Okinawa Sends Tokyo and US A Clear Message: Reduce Bases

American troop presence on island may be an issue in the coming elections

The turnout was lower than expected, but the message was clear: A majority of Okinawans want the US troops in their midst to go someplace else.

Yesterday Okinawan voters overwhelmingly favored a proposition that called for a reduction of the US military presence in their chain of tropical islands.

The islands form the most southerly of Japan's prefectures and host more than 28,000 US troops - forces considered key to Japanese security and the stability of East Asia.

Just under 60 percent of the prefecture's registered voters participated, a figure that may have disappointed some critics of the US bases who had predicted a turnout 70 percent or higher.

But the critics could not have been upset with the rate of voters who favored the referendum's proposition - roughly 89 percent. The result means that slightly more than half of the prefecture's 912,000 voters, regardless of whether or not they went to the polls yesterday, want a reduced US presence.
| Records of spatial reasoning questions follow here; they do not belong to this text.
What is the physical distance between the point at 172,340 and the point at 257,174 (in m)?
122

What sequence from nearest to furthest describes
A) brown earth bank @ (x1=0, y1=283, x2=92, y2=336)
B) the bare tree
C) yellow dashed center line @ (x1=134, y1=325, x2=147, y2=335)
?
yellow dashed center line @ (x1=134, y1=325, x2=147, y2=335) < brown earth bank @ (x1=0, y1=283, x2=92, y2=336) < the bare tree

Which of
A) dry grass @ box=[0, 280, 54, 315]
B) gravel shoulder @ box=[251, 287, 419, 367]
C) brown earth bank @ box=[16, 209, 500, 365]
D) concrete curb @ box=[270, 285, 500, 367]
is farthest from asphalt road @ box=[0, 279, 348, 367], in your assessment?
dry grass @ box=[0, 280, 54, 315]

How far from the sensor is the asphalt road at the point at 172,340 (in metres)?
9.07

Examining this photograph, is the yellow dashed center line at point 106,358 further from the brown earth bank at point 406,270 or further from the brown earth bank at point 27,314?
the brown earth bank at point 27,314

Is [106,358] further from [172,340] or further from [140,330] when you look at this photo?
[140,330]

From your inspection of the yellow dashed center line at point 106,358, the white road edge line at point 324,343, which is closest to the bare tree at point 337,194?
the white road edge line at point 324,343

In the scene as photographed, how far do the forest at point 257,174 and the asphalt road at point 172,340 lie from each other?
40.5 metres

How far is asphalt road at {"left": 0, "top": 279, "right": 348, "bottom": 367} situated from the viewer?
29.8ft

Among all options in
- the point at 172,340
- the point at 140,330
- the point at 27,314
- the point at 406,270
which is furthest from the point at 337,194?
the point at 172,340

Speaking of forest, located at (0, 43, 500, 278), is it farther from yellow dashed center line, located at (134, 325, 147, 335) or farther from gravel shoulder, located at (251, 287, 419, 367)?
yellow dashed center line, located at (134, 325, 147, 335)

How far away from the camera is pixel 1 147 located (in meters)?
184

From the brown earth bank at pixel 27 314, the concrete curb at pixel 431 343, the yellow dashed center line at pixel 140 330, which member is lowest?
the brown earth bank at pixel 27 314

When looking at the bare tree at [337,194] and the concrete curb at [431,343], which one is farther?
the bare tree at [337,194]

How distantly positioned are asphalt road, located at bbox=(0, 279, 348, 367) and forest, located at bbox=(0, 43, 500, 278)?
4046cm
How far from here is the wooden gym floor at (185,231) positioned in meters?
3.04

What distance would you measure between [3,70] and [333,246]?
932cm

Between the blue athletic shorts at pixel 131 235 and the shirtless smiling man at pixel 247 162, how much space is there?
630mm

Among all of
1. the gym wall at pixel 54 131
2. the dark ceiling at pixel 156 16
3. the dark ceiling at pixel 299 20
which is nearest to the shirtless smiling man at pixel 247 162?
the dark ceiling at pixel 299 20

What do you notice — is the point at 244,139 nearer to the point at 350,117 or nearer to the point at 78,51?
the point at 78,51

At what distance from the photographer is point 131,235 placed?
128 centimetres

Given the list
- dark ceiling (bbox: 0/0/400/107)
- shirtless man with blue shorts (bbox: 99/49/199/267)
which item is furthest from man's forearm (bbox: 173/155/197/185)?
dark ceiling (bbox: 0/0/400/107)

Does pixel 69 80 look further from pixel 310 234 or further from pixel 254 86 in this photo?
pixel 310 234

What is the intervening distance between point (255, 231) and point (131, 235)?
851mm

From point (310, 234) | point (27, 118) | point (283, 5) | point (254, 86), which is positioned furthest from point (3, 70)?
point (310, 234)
Spurred by outrage over the rape of an Okinawan schoolgirl by three US servicemen last September, Washington and Tokyo have worked hard in recent months to ease Okinawan frustrations. Last April President Clinton and Prime Minister Ryutaro Hashimoto agreed to reduce the amount of land the Americans use in Okinawa by 20 percent and to close a controversial Marine air station.

Some of these efforts require relocating facilities to other areas in Okinawa or moving them to other parts of Japan - steps that are causing as much controversy as they are intended to resolve.

But the result of the referendum shows that the base issue is "one of the problems that the government has failed to deal with successfully," says Tetsumi Takara, a law professor at Ryukyu University in Okinawa.

The referendum is posing an immediate challenge for Mr. Hashimoto, who is trying to decide on the timing of a general election, which must be held by mid-1997. Recent news reports have said that the election could be held as early as the end of October.

Hashimoto has made resolving the Okinawan frustrations a priority partly in order to increase his stature as an international statesman and partly to maintain the unity of his ruling Liberal Democratic Party as elections approach. Some members of the LDP reportedly believe the Okinawans should not be blatantly forced to accept the US presence.

Opponents of the bases say the result of the referendum will ensure that the bases become an issue in the general election, which may in turn generate some further disagreements within the ruling party. "The result is an expression of longstanding distrust of the central government, and means that in the coming general election [the US presence in Okinawa] will become a central issue," says Hiroaki Fukuchi, president of the Okinawa Human Rights Association, a group that has campaigned against the bases.

Hashimoto and Okinawan Gov. Masahide Ota will meet tomorrow to discuss the result, and some analysts expect the prime minister to offer the Okinawans a package of benefits that may stem some of their anger.

"If Hashimoto wants to make sure the US bases to remain in Okinawa," says Masashi Nishihara, a research director at the government-backed National Institute for Defense Studies in Tokyo, "he will have to come up with some more favorable programs for Okinawa." As it is, the central government provides the prefecture with development funds that are seen as a form of compensation for hosting the US military.

Hashimoto would also like to win the governor's support in convincing a group of Okinawan landowners to renew their leases to the US military. Japan's Supreme Court last month upheld the prime minister's right to force the landowners to continue renting to the US, but Hashimoto would like to sidestep that measure partly to guarantee the political unity of his party. Forcing the landowners to renew the leases is also a legally cumbersome process that the government would like to avoid.

Hisahiko Okazaki, a former Japanese ambassador who has urged quick action to resolve the base issue in order not to jeopardize the US-Japan security alliance, argues that the strength or weakness of the turnout is immaterial since the proposition was worded in such a way that few would oppose it.

But he says he is worried that the result may embolden Governor Ota to take a strong stand against the central government. Mr. Okazaki also wonders how the US Congress will interpret the result since some American analysts have said that Okinawan anxiety is a sign that the US should bring home some of its 100,000 troops in East Asia.